Film

Short Ends and Leader's Best Movies of 2014

From brazen biopics to murky examinations of marriage, Short Ends and Leader's picks for 2014's best flicks are a compelling bunch.

What was the best film of (insert year here)?

Critics get asked this question a lot. Perhaps too much. Unlike aged steaks, or wine vintages, films often take a while to work their way into your psyche. You struggle with the themes, or you make rash, kneejerk judgments that, later, come back to add a layer of illegitimacy to your otherwise learned opinion.

Then, after 12 months of screenings, after 365 days of streaming links, Oscar PR, studio shilling, and countless combinations of the good, the bad, and the downright dopey, we are asked to wrap things up in a neat little list, a consensus compendium which does something no film reviewer is totally capable of: determining the very best of a varied artform. Can you argue that animation is better or worse than foreign filmmaking? Can horror be part of the discussion when so many of the genre's examples are rotten, at best?

Still, like Sisyphus and that damn rock, we press on. We wade through the dozens of last minute entries, try and remember narratives and performances from 11 months previous, and pray we don't miss an important title or allow our personal preferences to mar a more meaningful discussion. In the case of 2014, there were a lot of "almosts": The Imitation Game, Unbroken, and The Theory of Everything being good examples. Each of these are quality films, but are their fictionalized bios really worthy of end-of-the-year shout outs? The Lego Movie and Big Hero 6 were sensational, but do they belong here? Documentaries like Jodorowsky's Dune can redefine an entire property and filmmaker, but can it also be one of the season's most celebrated? After picking through such suspicions, Short Ends and Leader has come up with its 10 Best Films of 2014. For us, film is about a lasting impact, and these are the titles we'll be thinking about in years -- and decades -- to come.

 
10. The Raid 2
If the original Raid was director Gareth Evans' Reservoir Dogs, this sensational sequel skips past Pulp Fiction and goes right into Jackie Brown territory. Sure, the sensational actions scenes are still intact, cranked up way past eleven, but this time out, the expat auteur is out to bring more dramatic elements into his storytelling. The result is like a martial arts Godfather, the standard narrative turning more and more operatic as Evans and his cast expand on the first film's undercover cop concept. And unlike its Hollywood counterparts that pull back on all the bone crushing and ass kicking, this movie turns the mandatory mayhem into something quite extraordinary.

 
9. Birdman, or (The Unexpected Virtue of Ignorance)
Once you get past the Michael Keaton/Batman, Riggan Thomas/Birdman stuff and overlook the "single shot" gimmick, what you wind up with here is a decent deconstruction of show business. Not as good as its obvious inspirations -- 8&1/2 and All That Jazz, to name two -- but pretty terrific nonetheless.
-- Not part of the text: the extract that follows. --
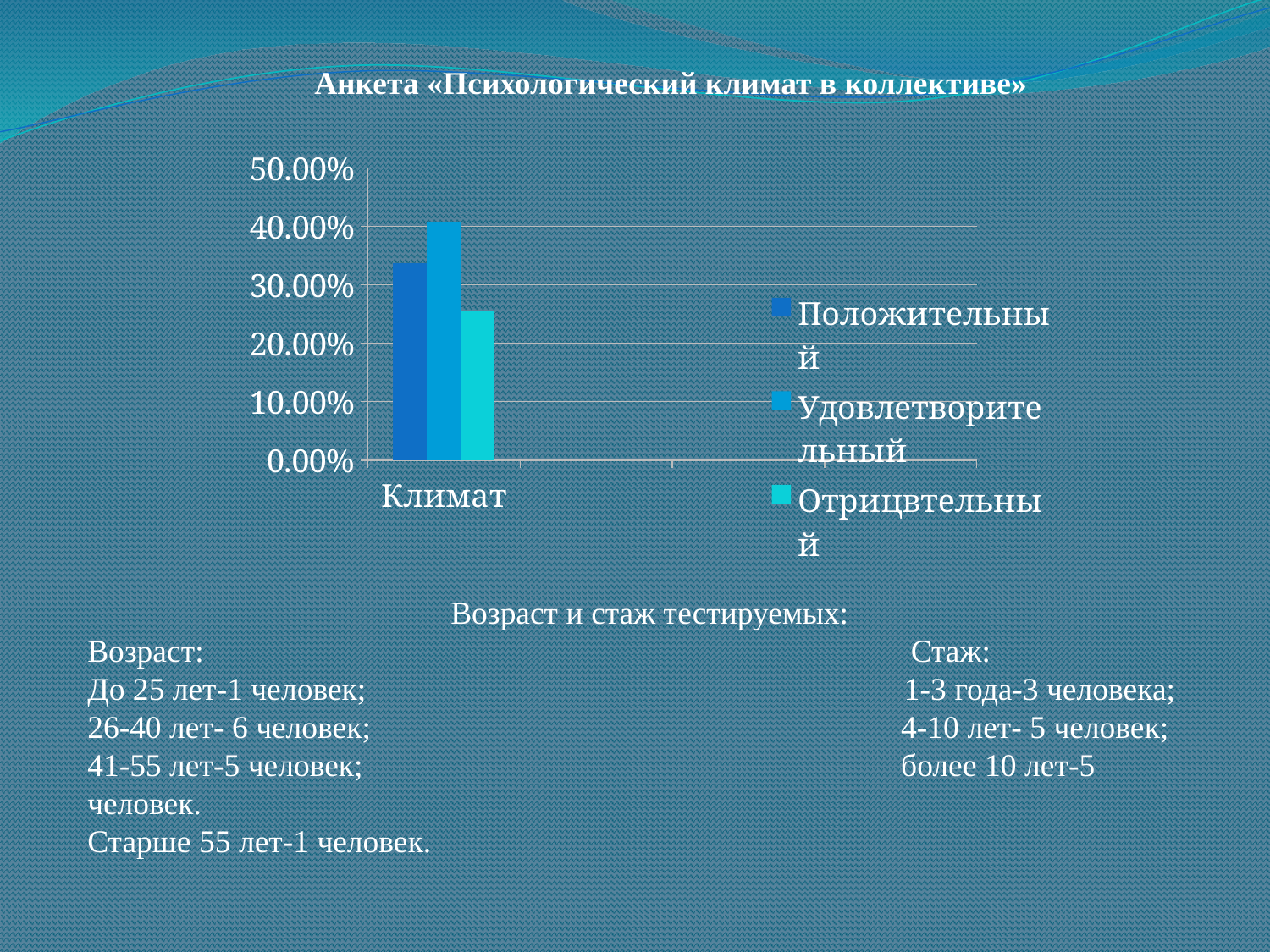
Which is larger, the value for Удовлетворительный or the value for Положительный? Удовлетворительный Is the value for Удовлетворительный greater or less than 30.00%? greater What is the highest value shown on the y axis? 50.00% What is the name of the category on the x axis? Климат How many categories are shown on the x axis? 1 What kind of chart is shown on the slide? bar chart Is the value for Положительный greater or less than 30.00%? greater How many series does the legend list? 3 Which is larger, the value for Положительный or the value for Отрицвтельный? Положительный Is the value for Отрицвтельный greater or less than 30.00%? less Which series has the lowest bar? Отрицвтельный Which series has the highest bar? Удовлетворительный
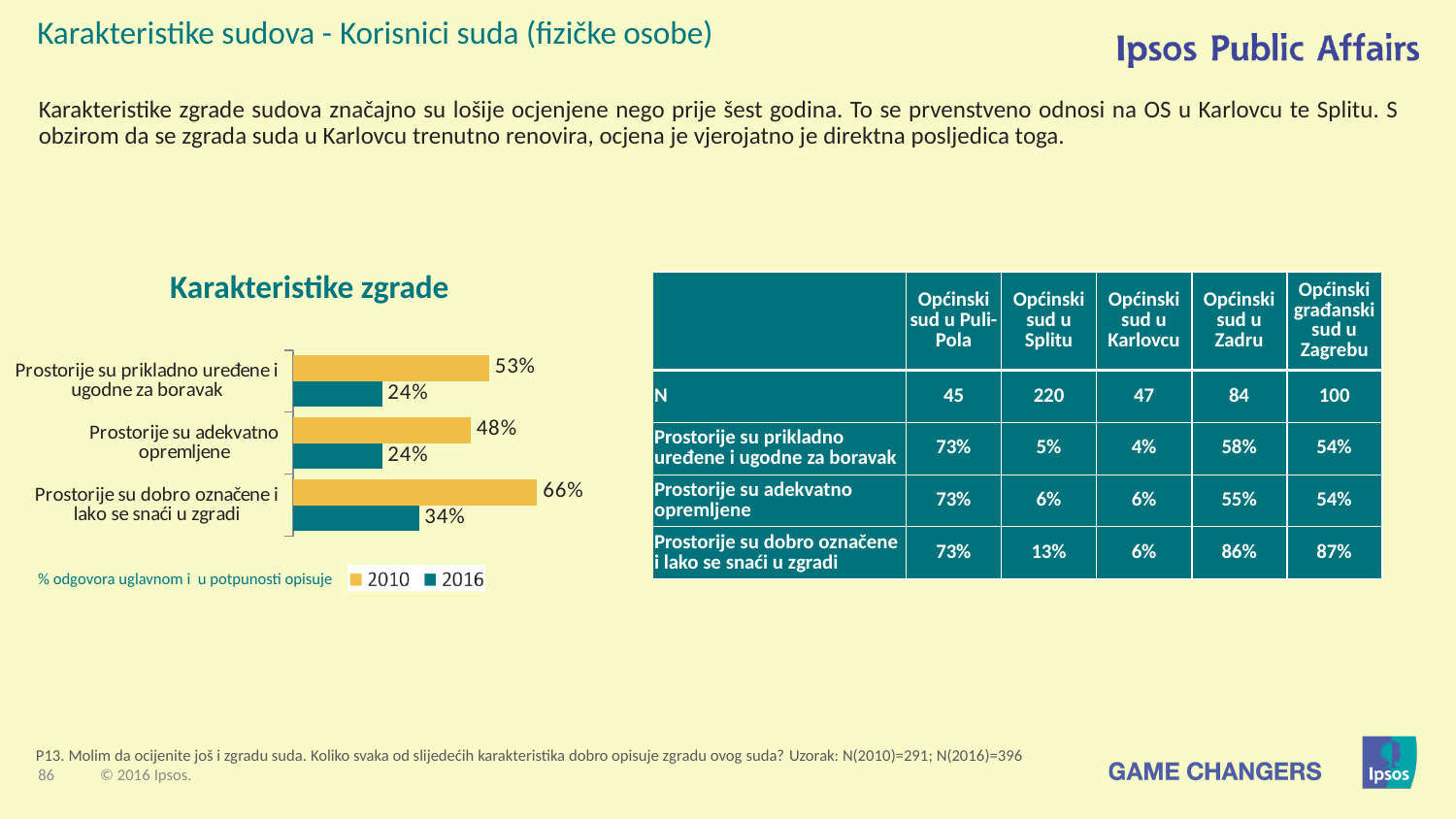
What is the 2016 value for "Prostorije su adekvatno opremljene" in the Karakteristike zgrade chart? 24% Which category has the highest 2010 value in the Karakteristike zgrade chart? Prostorije su dobro označene i lako se snaći u zgradi What is the 2016 value for "Prostorije su dobro označene i lako se snaći u zgradi" in the Karakteristike zgrade chart? 34% What is the difference between the 2010 and 2016 values for "Prostorije su prikladno uređene i ugodne za boravak" in the Karakteristike zgrade chart? 29% Which category has the lowest 2010 value in the Karakteristike zgrade chart? Prostorije su adekvatno opremljene In the Karakteristike zgrade chart, which is larger for "Prostorije su adekvatno opremljene": the 2010 value or the 2016 value? 2010 How many series does the legend of the Karakteristike zgrade chart list? 2 How many categories are shown in the Karakteristike zgrade chart? 3 What is the 2010 value for "Prostorije su prikladno uređene i ugodne za boravak" in the Karakteristike zgrade chart? 53% What is the difference between the 2010 and 2016 values for "Prostorije su dobro označene i lako se snaći u zgradi" in the Karakteristike zgrade chart? 32% Which series is shown in yellow in the Karakteristike zgrade chart? 2010 What type of chart is the Karakteristike zgrade chart? Bar chart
What sells this, however, outside of director Alejandro González Iñárritu's control of narrative, is the acting. Everyone here is worthy of Oscar consideration, from the once and future Bruce Wayne to Edward Norton and Emma Stone. Even the open-ended finale, which suggests one thing and yet may mean another, works within the confines of the characters.

 
8. The Babadook
Horror is all about mood and atmosphere. Sure, sudden shocks and unexpected jolts work on your nerves, but if you carefully craft a foundation of fear, and then continuously twist the tone until your audience can't stand it anymore, the results will stay with them for a long, long time. First time feature filmmaker Jennifer Kent surpasses most of the so called masters to show an entire genre how it's done, and the results rip right down to the very source of your soul. Sure, the domestic set-up between mother and son adds to the tension, but the real star here is the storytelling. Kent keeps turning up the dread, making her monster into an instant macabre icon.

 
7. Snowpiercer
The backstory involved with this film's release was just as intriguing as the movie we ended up seeing. Harvey "Scissorhands" Weinstein demanded cuts and changes to Bong Joon-Ho's adaptation of the French sci-fi comic, but the director refused. After months of bickering, the compromise was final cut for the filmmaker, and a very limited release for the film. Still, fans felt the victory as Bong braved the waters of onscreen dystopia to turn his first English language effort into a certified classic. With a solid allegorical center (just like the genre favors) and some amazing performances (Tilda Swinton), what could have been a fiasco on all fronts became a speculative fiction triumph.

 
6. Gone Girl
This is David Fincher "going commercial", i.e. taking on a big time best seller and turning it into a masterpiece on failing marriage and interpersonal turmoil. Ben Affleck is the spouse in the center of a media firestorm over his missing wife. Rosamund Pike is the "better half" who may or may not be MIA. Then, outsiders interlope into their nuptial power struggle, resulting in one of the most amazing thrillers since Fincher's own Panic Room. No one understands the gloom and doom inherent in the cinematic style better than the amazing auteur here. While not his best, it is right up there with his finest.